Temperature information was collected with the clocks of the data logging system, video camera and ventilator synchronised between each other prior to the experiment. Data acquisition was started before the insertion of the airway thermometer into the level of the mouth-corner, where the airway thermometer was withheld for at least 30 s, and was terminated after the removal of the airway thermometer (see Supplementary Fig. S2 online). Data acquisition was performed for a set of conditions with six different ventilator settings [combinations of PIPs (10, 15 and 20 cmH2O) and inspiratory times (0.5 and 1.0 s)] and with/without inflating the endotracheal tube cuff with 2.5 ml of air (cuff pressure was not measured since tracheal safety was not an issue in the current experiment); the pressure–volume curve of the ventilator graphic monitor was inspected to confirm that leakage at cuff/trachea interface was successfully eliminated by the cuff inflation.

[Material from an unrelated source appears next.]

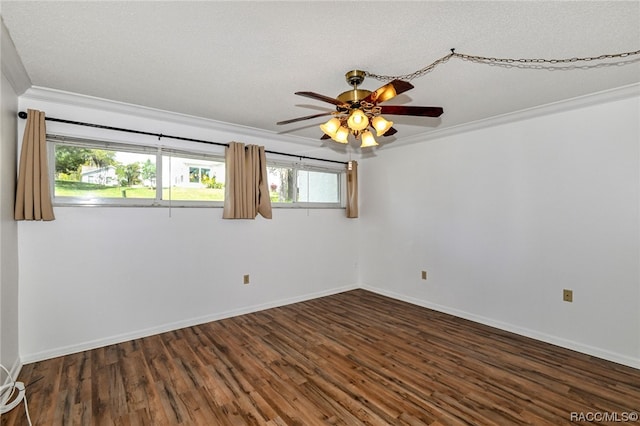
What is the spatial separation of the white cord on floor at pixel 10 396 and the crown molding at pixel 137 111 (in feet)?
7.10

The positive end-expiratory pressure (PEEP) and ventilation frequency were fixed to 5 cmH2O and 30 /min, respectively, whereas the humidifying chamber outlet and Y-piece temperatures were set to 37 °C and 40 °C, respectively. The data collection cycle (see Supplementary Fig. S1 online) was repeated up to three times with intervals of at least 30 min from the same piglet. After the completion of the study, piglets were euthanised by an overdose injection of intravenous phenobarbital.

Data analysis

The time-trend data were assessed on a spreadsheet (Excel, Microsoft, DC, U.S.A.; MATLAB, Math Works, MA, U.S.A.) and classified into inspiratory and expiratory phases referring to the video images of the graphic monitor. Five breaths were chosen from the 30 s record per each ventilator setting to identify the highest expiratory temperature and lowest inspiratory temperature for Tairway, Ttube_centre and Ttube_wall, excluding 5 breaths immediately before and after ventilator setting changes. We also tried to extract inspiratory and expiratory TY-piece, however, because of the intermittent high-frequency digital noise observed for the data from this channel, we decided not to consider TY-piece further.

The average of the five temperature values for each ventilator setting was used for the analysis. Independent variables to explain inspiratory Tairway were assessed using Ttube_centre, Ttube_wall, peak inspiratory pressure (10, 15 and 20 cmH2O), inspiratory time and the use of the balloon cuff (inflation and deflation). Univariate and multivariate generalised estimating equations were used to account for repeated sampling from the same piglet. This model was assessed with the Wald Chi-square test statistic with a level of significance set at p < 0.05.